L'affectivité au risque de la sincérité

   Dans son essai sur Yukio Mishima (Mishima ou La vision du vide, éd. Gallimard, 1981), Marguerite Yourcenar avait beaucoup insisté sur la cérémonie du seppuku traditionnel, par lequel l'écrivain s'était suicidé de manière si spectaculaire. Elle relativisait un peu trop, par ailleurs, la valeur de l'œuvre romanesque, comme mise sous le boisseau. Depuis lors, il a fallu réévaluer ce jugement critique.

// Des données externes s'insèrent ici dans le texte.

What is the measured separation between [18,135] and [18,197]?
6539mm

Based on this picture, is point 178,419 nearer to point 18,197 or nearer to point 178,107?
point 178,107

Les livres de Mishima étaient ceux d'un très grand auteur japonais : ils avaient au début pâti de l'impact médiatique de son suicide, mais trouvaient avec le temps leur véritable place dans la littérature universelle. 

   Les romans de Mishima ont été traduits assez tôt, par les éditions Gallimard, non du reste directement du japonais, mais de leur version anglaise. L'éditeur semble aujourd'hui vouloir réparer cette anomalie, en proposant une "nouvelle traduction" de Confessions d'un masque, c'est-à-dire une traduction du texte japonais. Là aussi, une réévaluation était nécessaire, et on peut se féliciter du geste, qui marque un besoin profond d'authenticité littéraire.

   Confessions d'un masque est le premier roman autobiographique de Mishima. Il y ausculte, avec une rigueur qui n'en efface pas la poésie, sa jeunesse et son adolescence. Mishima s'y décrit très tôt pris dans les affres d'une homosexualité naissante, qu'il ne s'avoue pas vraiment. Il tombe amoureux d'un camarade de classe, puis, plus tard, d'une jeune fille, qu'il n'épousera pas. Ces deux histoires forment la trame romanesque du livre. Mishima n'hésite pas, dans cet effort de sincérité absolue, à tracer un portait ambigu et maladif de lui-même, un malaise permanent qui découle de son obsession sexuelle. Il va plus loin que Stendhal dans Armance en se livrant à "une étude du sadisme et de la perversion". Confessions d'un masque a pour vertu essentielle de froisser le cœur humain (comme disait Nietzsche du même Stendhal), mais en contrepartie de permettre, par ce suprême mouvement, la rédemption de celui qui écrit.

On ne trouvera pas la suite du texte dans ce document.